• _Selected passage_:

Aidan Corby

Personal information
- Native name: Aodán Ó Corrbu (Irish)
- Born: 1996 (age 29–30) Ballacolla, County Laois, Ireland

Sport
- Sport: Hurling
- Position: Midfield

Club
- Years: Club
- Clough–Ballacolla

Club titles
- Laois titles: 5

Inter-county
- Years: County
- 2016-present: Laois

Inter-county titles
- Leinster titles: 0
- All-Irelands: 0
- NHL: 0
- All Stars: 0

= Aidan Corby =

Irish hurler

Aidan Corby (born 1996) is an Irish hurler. At club level he plays with Clough–Ballacolla and at inter-county level with the Laois senior hurling team. He usually lines out at midfield.

==Career==

Corby first played hurling at juvenile and underage levels with the Clough–Ballacolla club. He progressed to adult level and won his first Laois SHC title after a defeat of Camross in 2015. Corby was also part of the Clough–Ballacolla team that won three successive Laois SHC titles between 2020 and 2022. He won a fifth SHC title as team captain in 2024.

• _Material_:
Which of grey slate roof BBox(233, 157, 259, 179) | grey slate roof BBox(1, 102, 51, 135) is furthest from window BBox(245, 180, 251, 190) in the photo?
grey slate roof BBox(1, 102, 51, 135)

• _Required work_:
[1] In the Aidan Corby profile, list every category of title shown under the heading "Inter-county titles".
[2] Print the part of the Aidan Corby profile starting with "Corby first played" and going on through "captain in 2024.".

• _Full answers_:
[1]
- Leinster titles
- All-Irelands
- NHL
- All Stars

[2]
Corby first played hurling at juvenile and underage levels with the Clough–Ballacolla club. He progressed to adult level and won his first Laois SHC title after a defeat of Camross in 2015. Corby was also part of the Clough–Ballacolla team that won three successive Laois SHC titles between 2020 and 2022. He won a fifth SHC title as team captain in 2024.